Abstract
Background
Malposition of the glenoid component in total shoulder arthroplasty (TSA) is associated with higher strain patterns and can result in component loosening. Glenoid hardware placement and optimal size remain challenging due to the difficult joint exposure and visualization of anatomical reference landmarks during the procedure. Therefore, understanding both normal and variant patterns of glenoid anatomy is imperative for success in TSA. To better understand individual variations in glenoid morphology, this study aimed to compare the glenoid anatomy in a cohort of male and female patients from the United States (US) and Australia (AUS).
Methods
Computed tomography (CT) data were analyzed from 41 male and 35 female shoulders; 39 of which were from a US population and 37 from an AUS population. These data were used to create statistical shape models (SSM) representing the average and ±1 standard deviations of the first mode of variation of each group (Materialise, Leuven, Belgium). All measurements were performed with 3-matic computer assisted design software (Materialise, Leuven, Belgium). On each model, glenoid height was measured as the distance from the most superior to the most inferior point on the glenoid face. Glenoid width was measured as the distance from the most anterior to the most posterior point on the glenoid face. Surface area was measured as the concave surface of the glenoid face (Figure 1). Glenoid vault depth was measured in the midsection of the glenoid face.
Results
The overall glenoid dimensions were similar between AUS and US populations with average SSMs having widths of 24.68 and 25.72mm, heights of 34.63 mm and 34.85 mm, vault depths of 31.81 mm and 30.20 mm, and surface areas of 665.8 mm2 and 659.2 mm2 (Figure 2).
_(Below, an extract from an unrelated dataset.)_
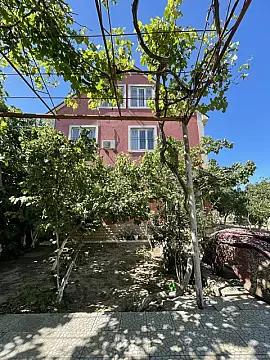 Satılır 4 otaqlı həyət evi 200 m² — Bakı, Novxanı 4 otaq 200.00 m²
All measurements were also similar for sex matched SSMs (Figure 3). We did observe differences between males and females within these populations, with males in general having larger glenoids in all parameters measured but the greatest difference was seen in surface area.
Discussion
Our findings indicate that glenoid morphology is similar between these populations. This supports the external validity of previous studies of glenoid anatomy in these populations, and the use of similar implants between these groups. The gender differences observed in this study reflect previously reported differences. Interestingly, the glenoid depths were greater than the length of most commercial glenoid pegs (14–20 mm) or RSA screws (15–30 mm), indicating that implant perforation of the glenoid vault is unlikely if surgeons properly place and select appropriate sized glenoid implants in either population.